■ Request
In the forum thread about assembling the cage, rewrite the passage between "what a nightmare!im" and "come with it.", inclusive, replacing every "zip ties" with "cable ties".

■ Text to read
● ● ● ● ● ● ●

# MARTIN cage arrived, I CANT PUT THIS THING TOGETHER!



## BluesBrothers (Aug 22, 2010)

what a nightmare!im in ****!
trying to find one of my able bodied, bright college student neighbors to come help me, this is CRAZY.
had i known it would been so nuts to assemble( im bleeding here!) i would never have bought it!


----------



## CSTR (Aug 13, 2009)

Try using zip ties and not the C-rings that come with it.


----------



## Kiko (Sep 18, 2009)

I thought it was pretty simple :/

We should have mentioned before that using zip ties is much easier, and faster.


----------



## BluesBrothers (Aug 22, 2010)

zip ties, YES, that will help! i should also mention i have arthritis and getting that little pliers just right to pinch the metal 'c' rings together was harder for me than for most i would bet!

● ● ● ● ● ● ●

■ Data provided
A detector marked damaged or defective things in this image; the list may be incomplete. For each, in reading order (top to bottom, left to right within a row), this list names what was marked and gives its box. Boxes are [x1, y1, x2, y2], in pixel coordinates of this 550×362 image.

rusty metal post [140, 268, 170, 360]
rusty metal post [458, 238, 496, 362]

● ● ● ● ● ● ●

■ Exercise solution
what a nightmare!im in ****!
trying to find one of my able bodied, bright college student neighbors to come help me, this is CRAZY.
had i known it would been so nuts to assemble( im bleeding here!) i would never have bought it!


----------



## CSTR (Aug 13, 2009)

Try using cable ties and not the C-rings that come with it.